[[ Text provided, beginning ]]
Take a photo of your supermarket

This morning I watched Michael Palin visiting Shanghai in 1988. He just walks around the city of 12 million people and it’s fascinating. At three minutes there’s a car trying to get through a narrow street. At five minutes, a Chinese medicine store. At six, a Chinese duo speaking English and telling Palin they like the BBC. At seven minutes, an Australian couple dancing to jazz, and a minute later a member of the band says his favourite trumpet player is Harry James, and that his son plays a violin.

Palin is not even a remarkable observer. He’s just a tourist, but he’s curious and observes the mundane. Nothing is fictionalised, nothing is posed. It’s documenting the mundane of then, which is the special now.

It follows what Martin Parr said to The Guardian in 2010, in an article on how to make better (holiday) photos: “No one would dream to think that going to the supermarket is an important event, but when you look back in the future, you’ll be amazed at how interesting it is.”

There’s also the fantastic ‘Take Picture‘ article from The New Yorker, on Konstantin Petrov, who, as an Estonian immigrant, worked in now-gone north tower of the World Trade Centre in New York.┬áHe’s one of the few to actually take pictures from inside the buildings, and it’s those photos that made it into the documentary 9/10: The Final Hours. Petrov’s photos of New York, as well as Tallinn, are still live on his Fotki page.

Photo by Konstantin Petrov

When going through the photo albums of me growing up in the Netherlands, it’s the pictures with what was normal then, that stand out most now. Aside from us looking decades younger, there are old cars, old streets, old clothes, old food packages, and in the background a one-button mouse and a blocky grey computer monitor. My wife’s photo albums, about growing up in China, are even more interesting to me. Planes, trains, cars, buildings and houses from the eighties and nineties, before China’s economic surge. A picture that stands out is her father posing in front of Pudong, which was only grassland then, yet now it’s full of skyscrapers.

The above picture is taken in 1990, the bottom one in 2010.
[[ Text provided, end ]]
[[ Entries provided, beginning ]]
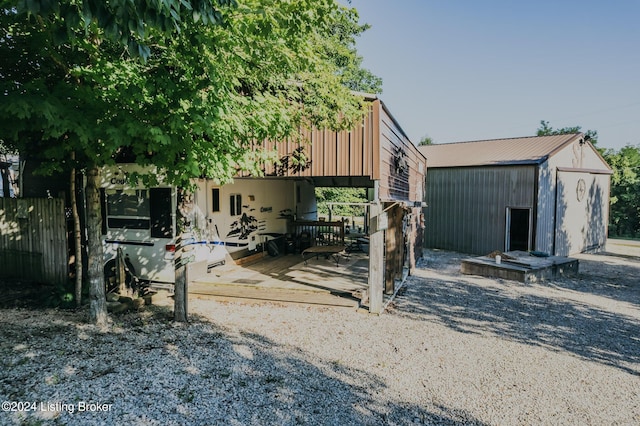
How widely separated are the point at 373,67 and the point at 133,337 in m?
23.2

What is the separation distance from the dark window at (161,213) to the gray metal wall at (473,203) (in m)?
13.7

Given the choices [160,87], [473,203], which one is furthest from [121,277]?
[473,203]

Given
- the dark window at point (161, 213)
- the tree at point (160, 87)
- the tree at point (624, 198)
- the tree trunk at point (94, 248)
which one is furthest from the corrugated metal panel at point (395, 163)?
the tree at point (624, 198)

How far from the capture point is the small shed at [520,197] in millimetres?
15391

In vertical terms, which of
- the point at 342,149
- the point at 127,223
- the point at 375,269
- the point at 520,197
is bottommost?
the point at 375,269

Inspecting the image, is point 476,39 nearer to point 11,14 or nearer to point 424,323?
point 424,323

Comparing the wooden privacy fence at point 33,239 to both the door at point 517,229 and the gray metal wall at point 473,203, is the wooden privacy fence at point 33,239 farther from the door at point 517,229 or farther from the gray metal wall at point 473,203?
the door at point 517,229

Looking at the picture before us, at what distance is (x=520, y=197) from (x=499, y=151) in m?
3.55

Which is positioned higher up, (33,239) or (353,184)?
(353,184)

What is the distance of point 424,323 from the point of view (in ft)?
22.7

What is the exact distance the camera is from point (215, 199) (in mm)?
9898

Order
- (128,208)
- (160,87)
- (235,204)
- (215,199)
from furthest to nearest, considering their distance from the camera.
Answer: (235,204)
(215,199)
(128,208)
(160,87)

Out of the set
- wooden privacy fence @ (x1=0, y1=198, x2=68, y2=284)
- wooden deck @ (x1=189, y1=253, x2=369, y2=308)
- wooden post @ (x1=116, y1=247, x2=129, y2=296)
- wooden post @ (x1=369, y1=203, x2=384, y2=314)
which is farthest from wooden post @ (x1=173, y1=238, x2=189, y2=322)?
wooden privacy fence @ (x1=0, y1=198, x2=68, y2=284)

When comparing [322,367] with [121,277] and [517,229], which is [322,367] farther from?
[517,229]
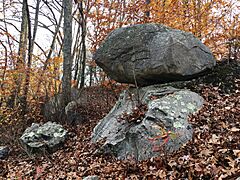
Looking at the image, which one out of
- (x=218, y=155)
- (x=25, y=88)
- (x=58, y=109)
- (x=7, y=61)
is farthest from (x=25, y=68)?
(x=218, y=155)

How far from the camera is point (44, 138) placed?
22.6ft

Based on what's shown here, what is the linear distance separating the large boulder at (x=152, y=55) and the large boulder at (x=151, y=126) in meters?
0.47

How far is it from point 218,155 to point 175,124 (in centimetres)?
135

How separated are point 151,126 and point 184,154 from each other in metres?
0.95

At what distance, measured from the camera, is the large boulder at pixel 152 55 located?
6.12 meters

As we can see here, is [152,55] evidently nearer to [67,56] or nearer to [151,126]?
[151,126]

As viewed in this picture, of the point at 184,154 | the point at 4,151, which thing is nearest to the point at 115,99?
the point at 4,151

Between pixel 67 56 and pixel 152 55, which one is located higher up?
pixel 67 56

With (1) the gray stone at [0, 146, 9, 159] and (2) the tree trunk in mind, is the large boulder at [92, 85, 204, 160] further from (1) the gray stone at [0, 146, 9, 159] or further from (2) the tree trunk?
(1) the gray stone at [0, 146, 9, 159]

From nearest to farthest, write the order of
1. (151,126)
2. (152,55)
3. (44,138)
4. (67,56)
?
1. (151,126)
2. (152,55)
3. (44,138)
4. (67,56)

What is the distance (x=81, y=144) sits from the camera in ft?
21.4

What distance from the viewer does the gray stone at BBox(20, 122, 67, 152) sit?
6.73 meters

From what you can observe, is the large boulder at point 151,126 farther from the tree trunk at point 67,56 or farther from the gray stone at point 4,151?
the gray stone at point 4,151

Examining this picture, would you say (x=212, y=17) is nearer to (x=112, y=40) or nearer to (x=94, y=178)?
(x=112, y=40)
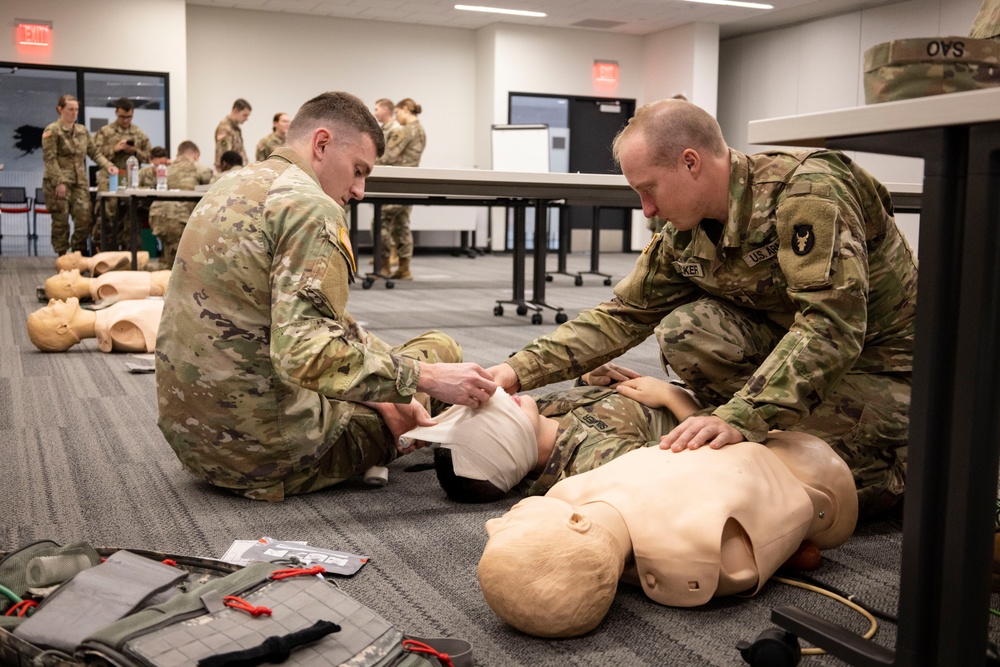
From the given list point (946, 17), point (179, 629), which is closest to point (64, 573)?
point (179, 629)

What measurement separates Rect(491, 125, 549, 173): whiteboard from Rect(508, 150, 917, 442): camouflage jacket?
118 inches

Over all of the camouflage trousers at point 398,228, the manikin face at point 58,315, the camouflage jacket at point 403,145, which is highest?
the camouflage jacket at point 403,145

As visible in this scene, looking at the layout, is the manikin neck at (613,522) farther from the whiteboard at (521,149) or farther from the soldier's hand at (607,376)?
the whiteboard at (521,149)

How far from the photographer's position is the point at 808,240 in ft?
5.56

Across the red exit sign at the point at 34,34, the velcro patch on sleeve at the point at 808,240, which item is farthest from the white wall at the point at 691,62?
the velcro patch on sleeve at the point at 808,240

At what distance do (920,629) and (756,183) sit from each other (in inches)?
40.2

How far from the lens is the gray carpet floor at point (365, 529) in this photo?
1.42 m

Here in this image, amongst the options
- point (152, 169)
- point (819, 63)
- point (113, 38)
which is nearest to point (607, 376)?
point (152, 169)

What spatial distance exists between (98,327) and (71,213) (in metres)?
6.09

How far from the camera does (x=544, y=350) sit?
2201mm

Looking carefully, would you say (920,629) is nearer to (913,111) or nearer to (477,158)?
(913,111)

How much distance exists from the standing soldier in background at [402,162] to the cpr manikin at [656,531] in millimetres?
6987

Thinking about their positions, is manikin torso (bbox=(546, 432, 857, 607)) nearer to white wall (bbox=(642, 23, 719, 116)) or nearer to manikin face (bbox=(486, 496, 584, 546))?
manikin face (bbox=(486, 496, 584, 546))

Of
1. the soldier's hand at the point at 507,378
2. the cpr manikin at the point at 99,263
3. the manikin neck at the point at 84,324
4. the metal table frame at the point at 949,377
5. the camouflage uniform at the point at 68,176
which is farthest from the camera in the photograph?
the camouflage uniform at the point at 68,176
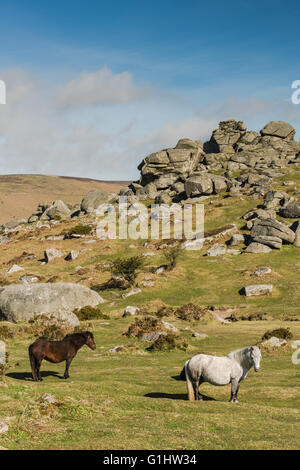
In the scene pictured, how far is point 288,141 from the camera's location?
136375mm

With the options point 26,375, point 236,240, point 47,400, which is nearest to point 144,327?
point 26,375

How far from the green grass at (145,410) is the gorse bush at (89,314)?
1320 cm

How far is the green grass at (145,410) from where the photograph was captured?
11.1 m

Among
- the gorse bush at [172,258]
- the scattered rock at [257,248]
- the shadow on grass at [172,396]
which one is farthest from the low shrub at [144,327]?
the scattered rock at [257,248]

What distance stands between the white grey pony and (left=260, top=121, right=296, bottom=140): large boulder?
130 meters

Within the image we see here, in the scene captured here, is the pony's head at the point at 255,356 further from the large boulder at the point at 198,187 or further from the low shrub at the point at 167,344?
the large boulder at the point at 198,187

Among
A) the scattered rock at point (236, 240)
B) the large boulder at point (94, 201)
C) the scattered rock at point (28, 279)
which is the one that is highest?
the large boulder at point (94, 201)

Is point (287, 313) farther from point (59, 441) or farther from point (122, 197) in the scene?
point (122, 197)

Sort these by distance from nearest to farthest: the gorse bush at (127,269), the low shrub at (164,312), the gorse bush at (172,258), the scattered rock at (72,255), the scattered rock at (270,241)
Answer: the low shrub at (164,312)
the gorse bush at (127,269)
the gorse bush at (172,258)
the scattered rock at (270,241)
the scattered rock at (72,255)

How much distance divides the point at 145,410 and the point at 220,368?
10.0ft

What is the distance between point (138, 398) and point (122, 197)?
319 feet

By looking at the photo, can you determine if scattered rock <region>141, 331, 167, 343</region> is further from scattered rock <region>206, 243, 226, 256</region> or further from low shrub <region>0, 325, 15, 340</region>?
scattered rock <region>206, 243, 226, 256</region>

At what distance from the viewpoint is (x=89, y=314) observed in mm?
39531
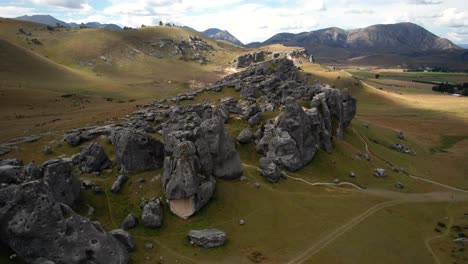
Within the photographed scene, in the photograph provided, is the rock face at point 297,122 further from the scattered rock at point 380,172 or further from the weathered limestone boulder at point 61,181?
the weathered limestone boulder at point 61,181

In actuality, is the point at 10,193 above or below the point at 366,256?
above

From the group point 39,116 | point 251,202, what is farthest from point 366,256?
point 39,116

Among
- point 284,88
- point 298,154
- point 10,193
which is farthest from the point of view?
point 284,88

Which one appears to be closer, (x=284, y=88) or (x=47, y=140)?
(x=47, y=140)

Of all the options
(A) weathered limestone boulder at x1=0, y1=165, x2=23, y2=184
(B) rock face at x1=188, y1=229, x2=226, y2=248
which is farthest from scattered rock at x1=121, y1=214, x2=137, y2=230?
(A) weathered limestone boulder at x1=0, y1=165, x2=23, y2=184

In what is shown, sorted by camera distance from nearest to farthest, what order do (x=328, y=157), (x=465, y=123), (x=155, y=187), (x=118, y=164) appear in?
(x=155, y=187), (x=118, y=164), (x=328, y=157), (x=465, y=123)

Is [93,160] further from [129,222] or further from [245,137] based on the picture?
[[ Entries provided, end ]]
Turn the paragraph beginning "When going through the photo albums" in the text on photographing everyday life into a short bulleted list that keeps its main facts. The rows are not connected to the text.

Finished task:
- In the writer's photo albums from growing up in the Netherlands, the pictures of what was normal then stand out most now.
- Besides everyone looking decades younger, they show old cars, streets, clothes and food packages, with a one-button mouse and a blocky grey computer monitor in the background.
- The writer finds his wife's albums from growing up in China even more interesting. They show planes, trains, cars, buildings and houses from the eighties and nineties, before China's economic surge.
- One standout picture shows her father posing in front of Pudong. It was only grassland then and is now full of skyscrapers.